• **Information provided**:
# # #
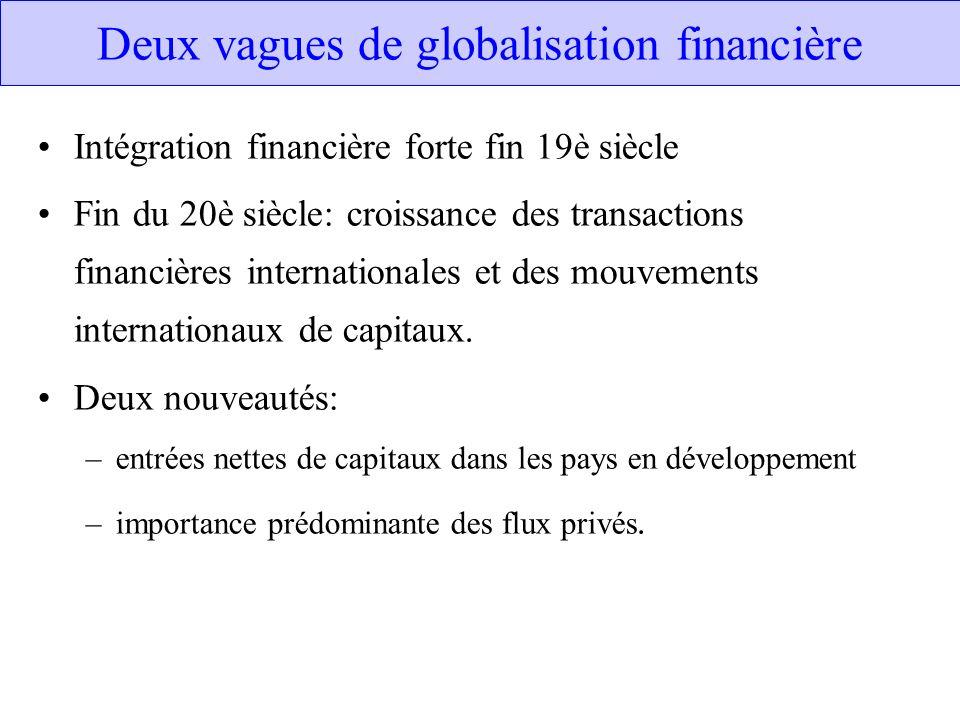 Deux vagues de globalisation financière Intégration financière forte fin 19è siècle Fin du 20è siècle: croissance des transactions financières interna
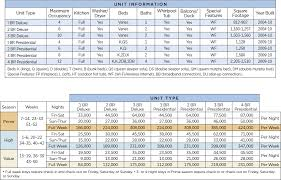 Wyndham Bonnet Creek Timeshare Points Chart Best Picture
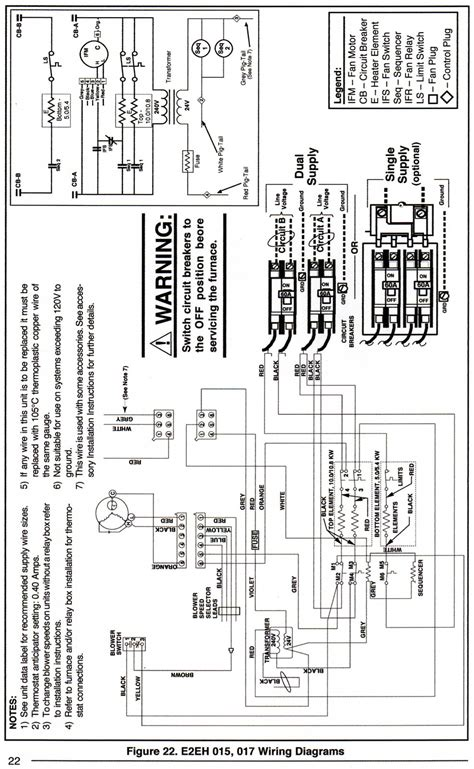 Intertherm Wiring Diagram For Ac Unit by I A Degree In Basic Electricity And I Had Someone
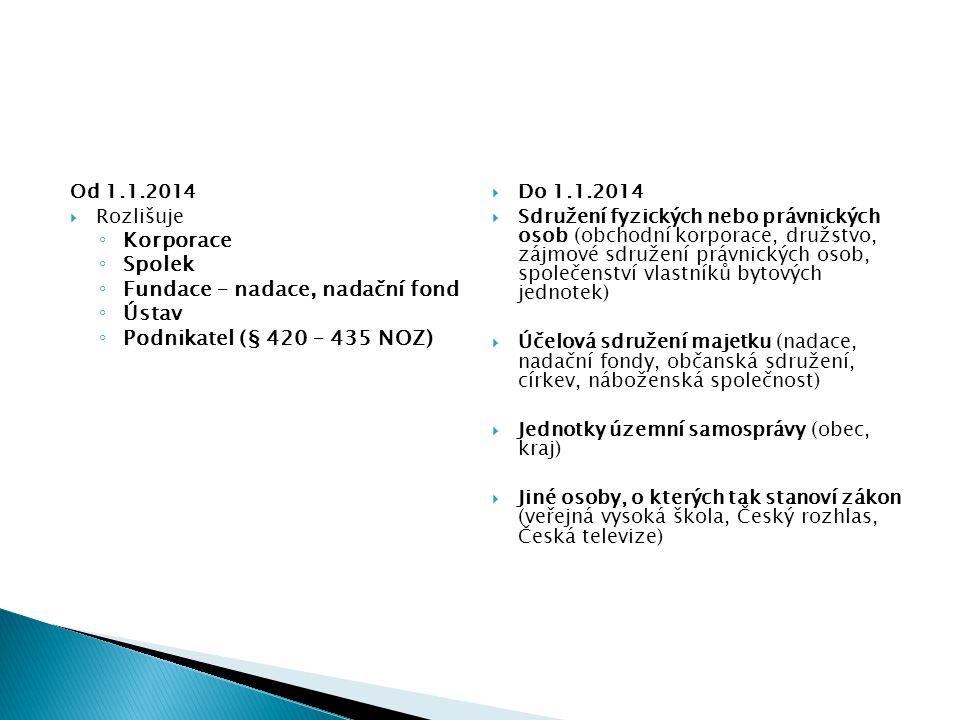 Od 1.1.2014  Rozlišuje ◦ Korporace ◦ Spolek ◦ Fundace – nadace, nadační fond ◦ Ústav ◦ Podnikatel (§ 420 – 435 NOZ)  Do 1.1.2014  Sdružení fyzickýc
# # #
• **Problem to solve**: Everything in the listing should be copied exactly, apart from the images it holds.

• **Task output**:
 Deux vagues de globalisation financière Intégration financière forte fin 19è siècle Fin du 20è siècle: croissance des transactions financières interna
 Wyndham Bonnet Creek Timeshare Points Chart Best Picture
 Intertherm Wiring Diagram For Ac Unit by I A Degree In Basic Electricity And I Had Someone
 Od 1.1.2014  Rozlišuje ◦ Korporace ◦ Spolek ◦ Fundace – nadace, nadační fond ◦ Ústav ◦ Podnikatel (§ 420 – 435 NOZ)  Do 1.1.2014  Sdružení fyzickýc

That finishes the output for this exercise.